Channel Zero is basically late-20th-century America through a dystopian lens. Set in New York City, it casts then-Mayor Rudy Giuliani by name as a dictator vowing to "clean up" the city by any means necessary, a movement that is echoed by the President nationwide.
Basically, take the real-world Giuliani's famous/infamous "quality of life" campaign and turn it into what his worst and most paranoid enemies characterized it as, then make that an Orwellian caricature. The "Clean Act" essentially outlaws dissent or social nonconformity, and NYC literally has "Cleaners" as an adjunct to the police department, going around summarily executing anyone found littering, vandalizing, tagging with graffiti, etc.

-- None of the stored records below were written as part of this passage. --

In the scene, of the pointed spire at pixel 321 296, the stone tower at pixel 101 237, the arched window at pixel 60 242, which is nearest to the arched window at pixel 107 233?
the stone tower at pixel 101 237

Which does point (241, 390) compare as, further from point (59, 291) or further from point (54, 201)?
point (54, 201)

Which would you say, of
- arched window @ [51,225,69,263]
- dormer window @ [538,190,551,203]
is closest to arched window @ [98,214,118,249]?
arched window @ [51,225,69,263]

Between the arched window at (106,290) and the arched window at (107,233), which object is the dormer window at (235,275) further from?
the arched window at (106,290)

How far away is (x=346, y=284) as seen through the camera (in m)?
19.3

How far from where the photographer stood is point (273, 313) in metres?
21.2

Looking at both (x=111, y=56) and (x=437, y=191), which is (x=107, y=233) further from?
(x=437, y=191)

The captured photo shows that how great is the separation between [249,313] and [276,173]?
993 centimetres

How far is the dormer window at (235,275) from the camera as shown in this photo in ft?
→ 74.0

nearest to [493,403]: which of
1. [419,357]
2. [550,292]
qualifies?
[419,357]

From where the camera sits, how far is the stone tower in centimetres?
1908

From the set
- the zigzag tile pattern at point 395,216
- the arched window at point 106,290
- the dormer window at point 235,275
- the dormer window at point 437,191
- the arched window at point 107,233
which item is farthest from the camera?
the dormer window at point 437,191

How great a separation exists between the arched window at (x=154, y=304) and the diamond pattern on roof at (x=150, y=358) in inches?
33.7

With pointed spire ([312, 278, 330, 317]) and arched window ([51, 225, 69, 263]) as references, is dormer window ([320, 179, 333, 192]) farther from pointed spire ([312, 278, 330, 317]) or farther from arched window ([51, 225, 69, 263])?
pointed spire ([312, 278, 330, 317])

Into this world comes "Jennie 2.5.," a young hacker activist who breaks into the airwaves to broadcast subversive messages and wake-up calls.
There isn't much dialog or plot beyond the above; it's the sort of graphic novel where the art, particularly the heavy black and white style of it, tells the story. Entire pages without words or sound effects of demonstrators fighting against police in riot gear, helicopters blowing people away, etc. Jennie's words, and a later interview, are the sort of "Down with the Man!" revolutionary cant that sounds very deep and powerful to your average Berkeley freshman. (I can say that, because I was a Berkeley freshman.)
This collection includes a prequel story, "Jennie 1.0," in which Wood had another young student/artist, Becky Cloonan, illustrate the story of Jennie's radicalization. Surprise, she was an art student who suddenly woke up to how, like, the whole world is
phony and
oppressive and politics is
bullshit, man, and the cops are pigs!
I am mocking the message a little, but I don't really disagree in principle with its ideals, though as with the Occupy movement, I can't help thinking the delivery is skewed too much to be useful.
Obviously it is a story that will resonate with people, especially after 9/11, an era which
Channel Zero slightly preceded, but still could be said to have been affected by, particularly the one-shots and prequel published later.
But it's basically an art student's angry political screed in dystopian comic book form, before the art student went on to draw superheroes. Worth reading if you like the style, or would like a nostalgic flashback to 1997 and 3.5" floppy disks.